▸ Caption text data scraped from the web
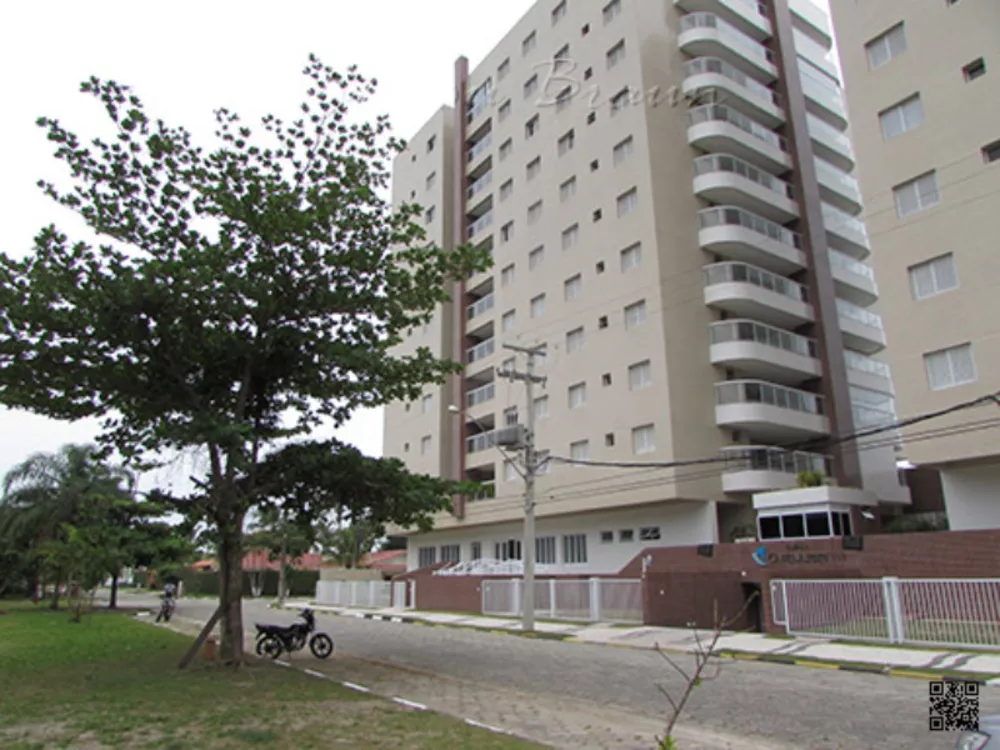 Apartamento, 2 quartos, 79 m² - Foto 1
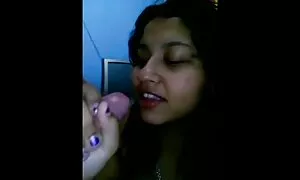 सेक्स परिपक्व गुदा क ...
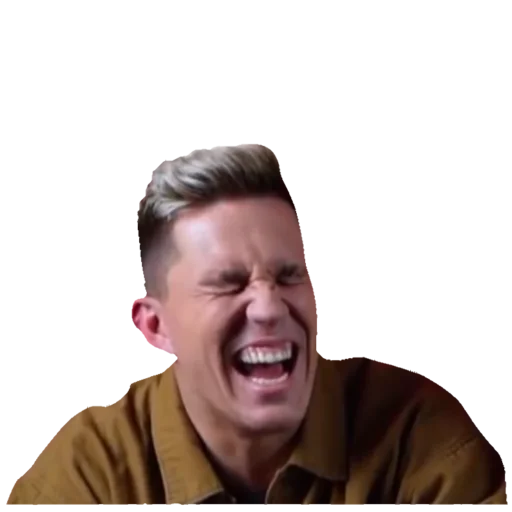 Стикер Димка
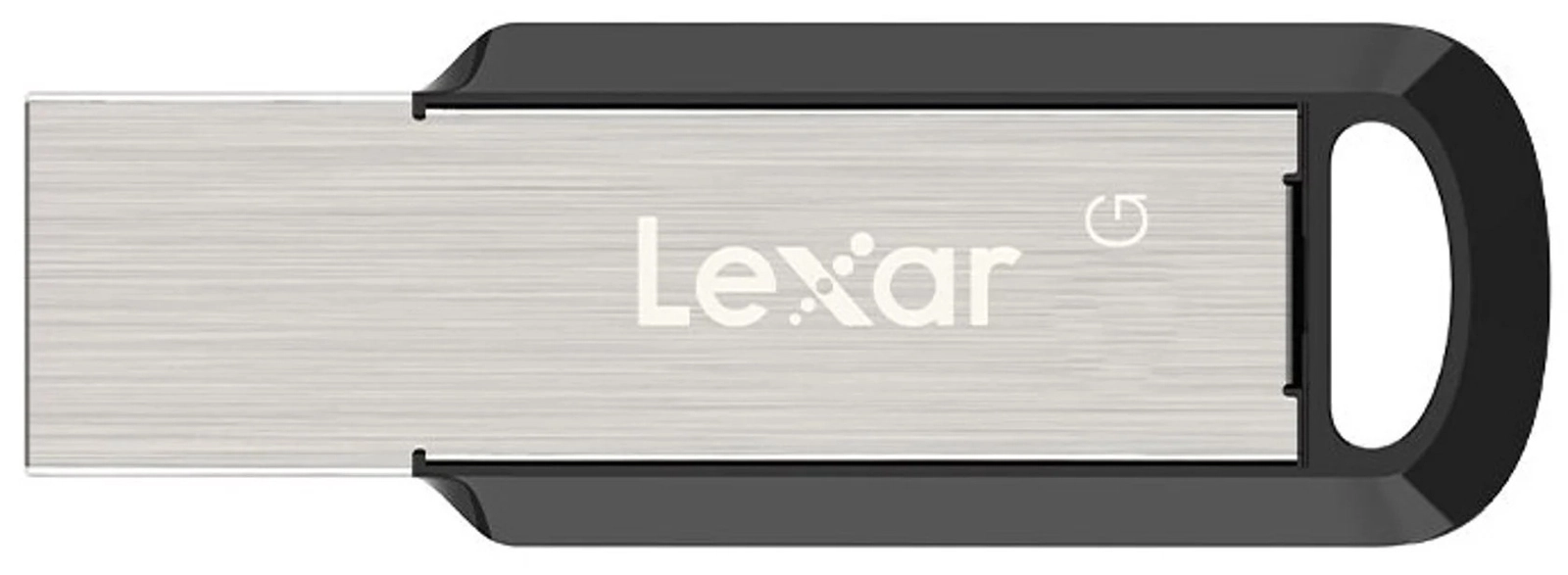 Fləş kart Lexar M400 128 GB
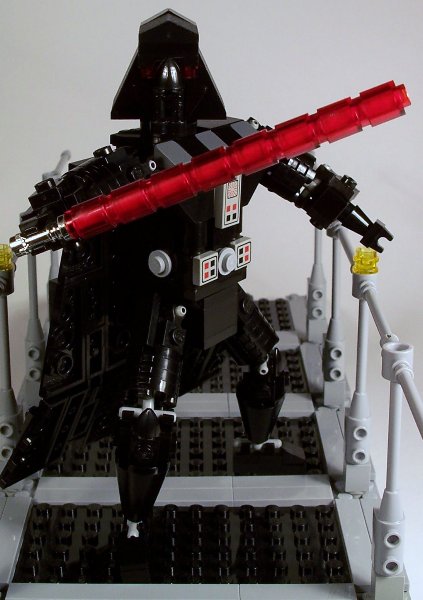 bespin4.jpg
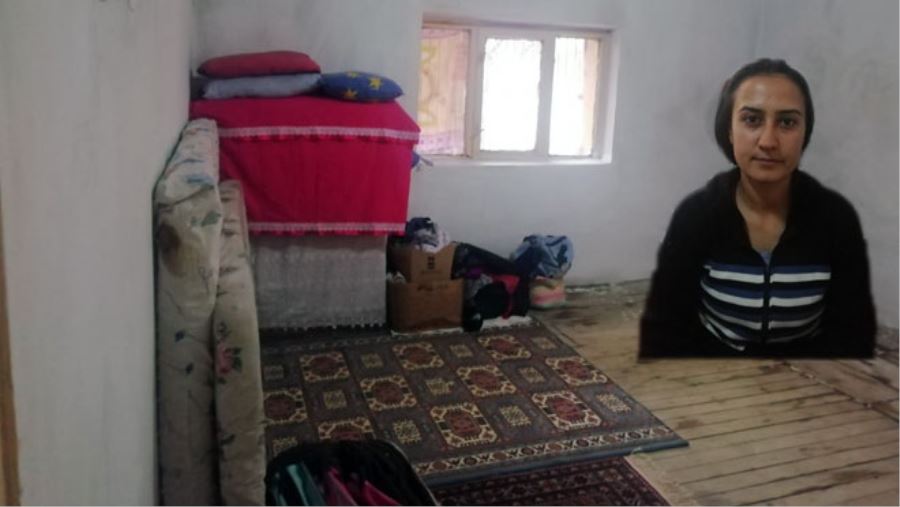 DURUMU OLMADIĞI İÇİN ÇOCUKLARINI BESLENMESİZ OKULA GÖNDEREN ANNE HAYIRSEVERLERDEN YARDIM BEKLİYOR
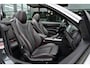 BMW 4-Serie Cabrio 428i M Sport Nekverwarming Trekhaak Harman/Kardon Head-up Keyless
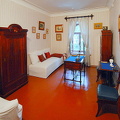 Chekhov's House, Yalta (850 visits) Chekhov's House, Yalta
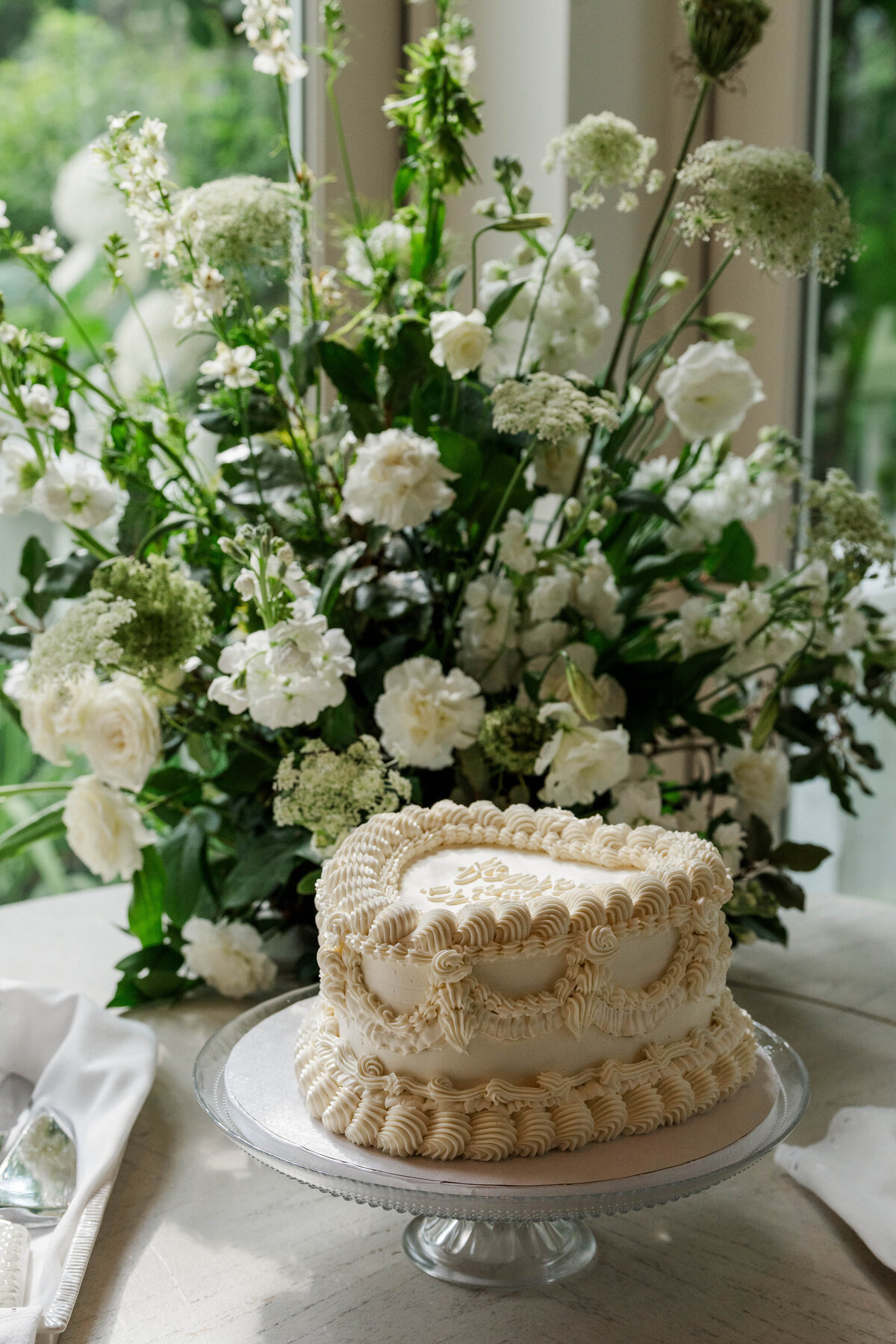 TheFarmatOldEdwardsWedding-49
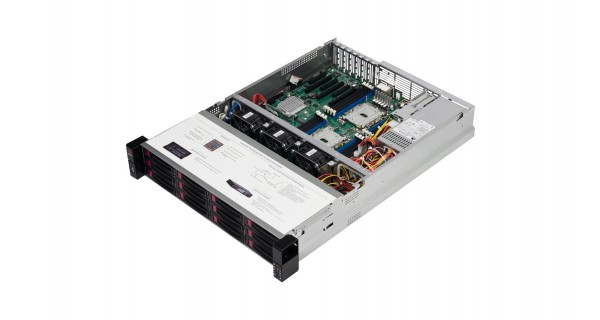 QTECH QSRV-261202-E-R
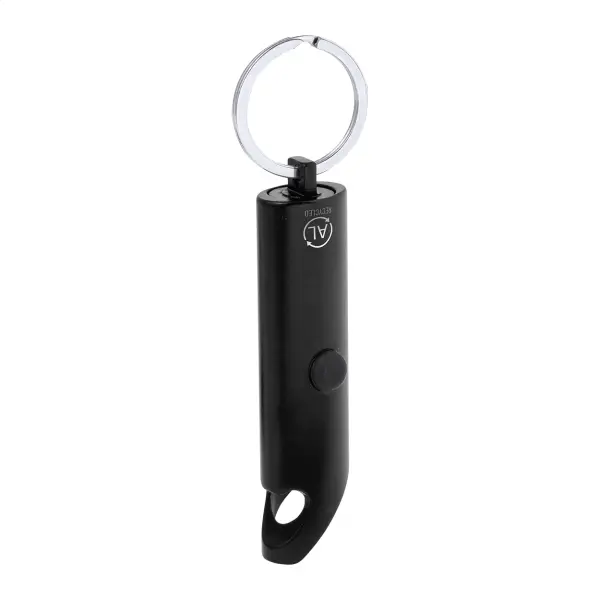 Torcia apribottiglie RUTTO - Immagine 9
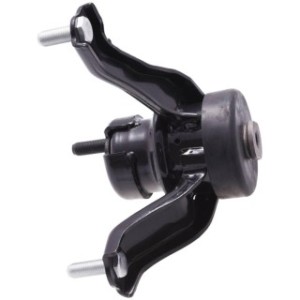 Left Engine Mount (Hydro) FEBEST TM-ACV40LH OE Ref 12306-28040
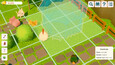 Screenshot #6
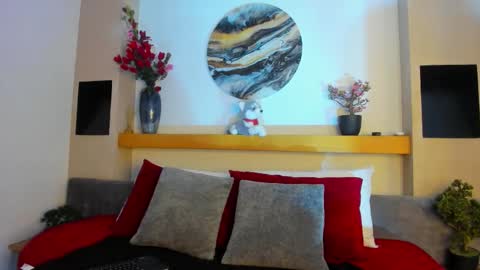 jacobdraven online show from 01.09.26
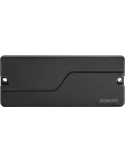 FISHMAN PRF-MS7-TA2 | MusicGoodDeal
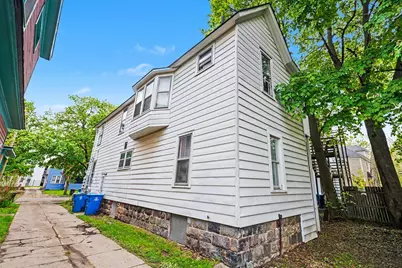 413 Locust Street, Kalamazoo, MI 49007 - Photo 27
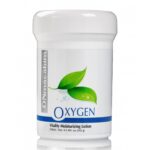 Onmacabim Oxygen Vitality Moisturizing Lotion Эмульсия SPF 15 увлажняющая 250 мл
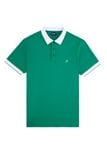  Áo polo cộc tay nam Bernini BPL0017-1 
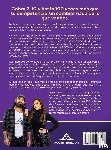 Hormozi, Alex - Ofertas de $100M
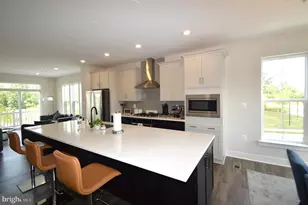 22790 Tawny Pne Sq, Ashburn, VA 20148 - Photo 22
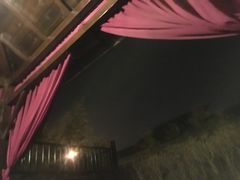-宜兴富陶温泉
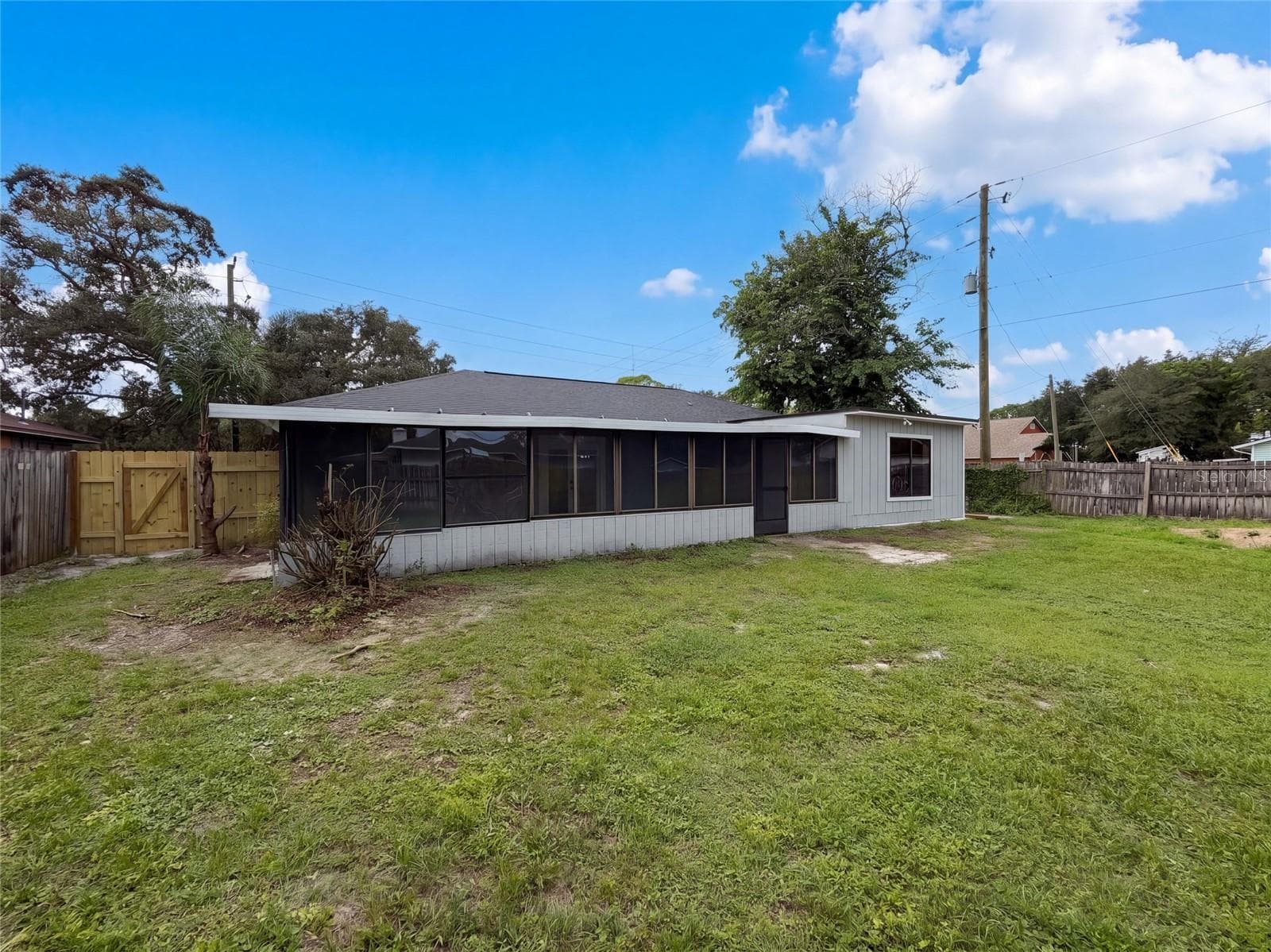 Single Family Residence at 4800 ROBERT ST, COCOA, photo 24 of 26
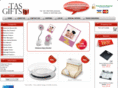 tasgifts.com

▸ Goal of the exercise
Rewrite every one of the lines above as a numbered list, skipping any blank lines. Leave the pictures out of the answer.

▸ Output below
1.  Apartamento, 2 quartos, 79 m² - Foto 1
2.  सेक्स परिपक्व गुदा क ...
3.  Стикер Димка
4.  Fləş kart Lexar M400 128 GB
5.  bespin4.jpg
6.  DURUMU OLMADIĞI İÇİN ÇOCUKLARINI BESLENMESİZ OKULA GÖNDEREN ANNE HAYIRSEVERLERDEN YARDIM BEKLİYOR
7.  BMW 4-Serie Cabrio 428i M Sport Nekverwarming Trekhaak Harman/Kardon Head-up Keyless
8.  Chekhov's House, Yalta (850 visits) Chekhov's House, Yalta
9.  TheFarmatOldEdwardsWedding-49
10.  QTECH QSRV-261202-E-R
11.  Torcia apribottiglie RUTTO - Immagine 9
12.  Left Engine Mount (Hydro) FEBEST TM-ACV40LH OE Ref 12306-28040
13.  Screenshot #6
14.  jacobdraven online show from 01.09.26
15.  FISHMAN PRF-MS7-TA2 | MusicGoodDeal
16.  413 Locust Street, Kalamazoo, MI 49007 - Photo 27
17.  Onmacabim Oxygen Vitality Moisturizing Lotion Эмульсия SPF 15 увлажняющая 250 мл
18.   Áo polo cộc tay nam Bernini BPL0017-1 
19.  Hormozi, Alex - Ofertas de $100M
20.  22790 Tawny Pne Sq, Ashburn, VA 20148 - Photo 22
21. -宜兴富陶温泉
22.  Single Family Residence at 4800 ROBERT ST, COCOA, photo 24 of 26
23.  tasgifts.com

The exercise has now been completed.